Bonnard sagte 1937: „Als meine Freunde und ich Impressionisten untersuchten und versuchen wollten, sie weiter zu entwickeln, strebten wir danach, ihre naturalistischen Farbeindrücke zu überwinden. Die Kunst ist doch nicht die Natur! Wir gingen strenger mit der Komposition um. Ausserdem konnte man noch viel mehr aus der Farbe als Ausdrucksmittel herausholen ...”
Zunächst lehnte sich Bonnard an die graphischen Techniken an. Er illustrierte Zeitschriften, gestaltete Bucheinbände und Theaterdekorationen. So schuf der ausgebildete Jurist ein umfangreiches druckgrafisches Werk mit bekannten Farblithographien.
Inspiriert von Gauguin
Sein Plakat «France-Champagne» brachte ihm 1891 den grossen auch finanziellen Erfolg ein. Dieser erlaubte es ihm, seine juristische Laufbahn vollends aufzugeben. Als Maler wohnte er zuerst in nahem Kontakt mit Toulouse-Lautrec am Montmartre. Er inspirierte sich bei Renoir, sah seinen grössten Einfluss jedoch bei Gauguin und dessen leuchtenden, oft hart gegeneinander gesetzten, durch Linien abgegrenzten Farbpartien.

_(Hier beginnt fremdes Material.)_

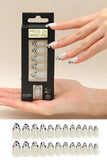 24 Pcs Press On Nails Leopard Printed False Nail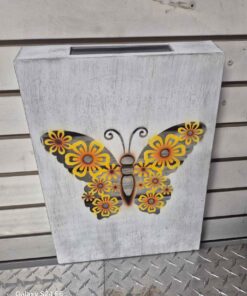 Wall mount butterfly solar light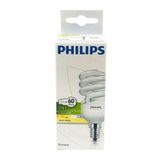 Philips E14 12 W Twister Beyaz Ampul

Er kauft sich ein Haus an der Seine bei Giverny, dort, auch Claude Monet wohnte und seinen berühmten Garten anlegte. Oft brauchte Bonnard mehrere Jahre bis er ein Bild fertiggestellt hatte. Die gemalten intimen häuslichen Szenen, die Ausblicke in den Garten, sind seine wirkliche Welt. Bonnard lebte scheu zurückgezogen, erst in einer Dreieckbeziehung, dann, nach seiner Heirat mit Marthe und dem Selbstmord der Geliebten, in Zweisamkeit mit Haustieren. Nach Giverny zog er 1939 in ein Haus in Le Cannet oberhalb von Cannes, wo er 1947 starb.
Berauschende Farbigkeit
In diesem geschützten Cocon entwickelt sich seine Malweise. Die von den japanischen Holzschnitten übernommenen Linien gibt er auf. Ab 1900 malt er bewegtere Farbformen mit aufgelösten Pinselstrichen.
Bonnard: „Die Hauptsache ist die Fläche mit ihrer Farbe und ihren Gesetzen, noch vor denen der Objekte“. Mit der beweglichen Perspektive in seinen Kompositionen übernimmt er eine Anregung der Kubisten, gibt die Zentralperspektive auf und schafft mit Spiegeln, Fenstern und Ausblicken gleichberechtigte Zentralpunkte im Bild, die den Betrachter zu erhöhter Konzentration, fast zum simultanen Sehen, zwingen.
Auch finden sich bei ihm Objekte, die in ungewöhnlicher Weise vom Bildrand an- oder gar abgeschnitten werden. Doch im Gegensatz zu den Kubisten entwickelt er eine intensive Farbigkeit und experimentiert mit den Wirkungen des Lichts. So bringt zum Beispiel das flirrende mediterrane Licht das Muster der Badezimmerfliessen in Schwingung und löst die festen Konturen von Menschen und Objekten auf.
Diese Auflösung des Festen, bei verwirrenden Einblicken in Räume, und dies in einer leuchtenden, fast berauschenden Farbigkeit, ist die wirkliche Leistung Pierre Bonnards. Ein Eintauchen in eine Welt voll Licht, Wärme und Farbe, die gerade in der gegenwärtigen eisigen Monochromie sehr willkommen ist.